--- EXERCISE GOAL ---
Give a verbatim copy of the data, leaving the pictures out.

===== DATA EXCERPT

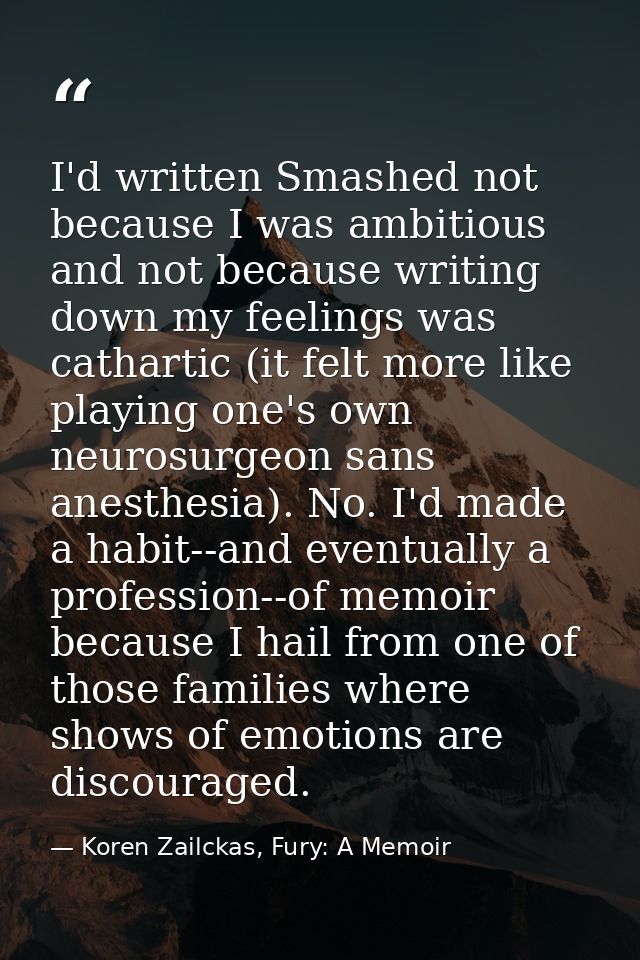 I'd written Smashed not because I was ambitious and not because writing down my feelings was cathartic (it felt more lik — Koren Zailckas, Fury: A Memoir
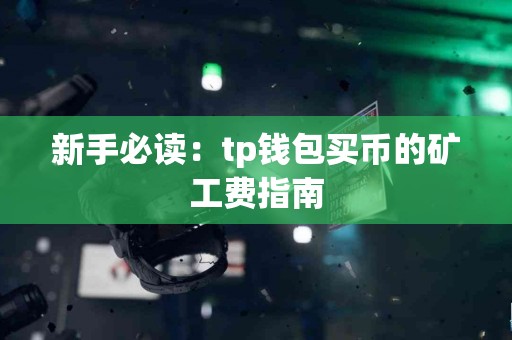 新手必读:tp钱包买币的矿工费指南 新手必读:tp钱包买币的矿工费指南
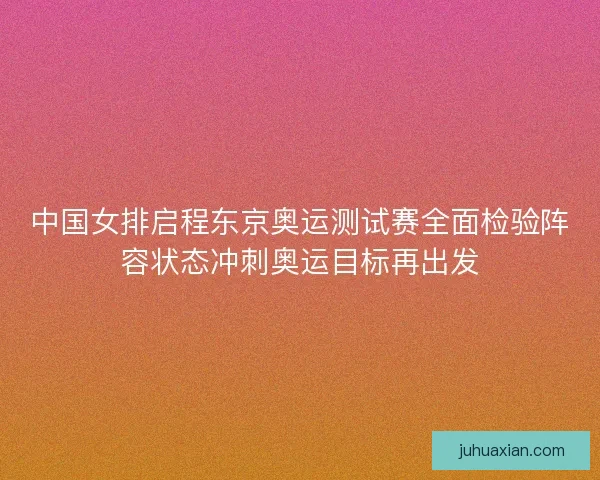中国女排启程东京奥运测试赛全面检验阵容状态冲刺奥运目标再出发 中国女排启程东京奥运测试赛全面检验阵容状态冲刺奥运目标再出发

==========

--- REPLY TO THE EXERCISE ---
 I'd written Smashed not because I was ambitious and not because writing down my feelings was cathartic (it felt more lik — Koren Zailckas, Fury: A Memoir
 新手必读:tp钱包买币的矿工费指南 新手必读:tp钱包买币的矿工费指南
中国女排启程东京奥运测试赛全面检验阵容状态冲刺奥运目标再出发 中国女排启程东京奥运测试赛全面检验阵容状态冲刺奥运目标再出发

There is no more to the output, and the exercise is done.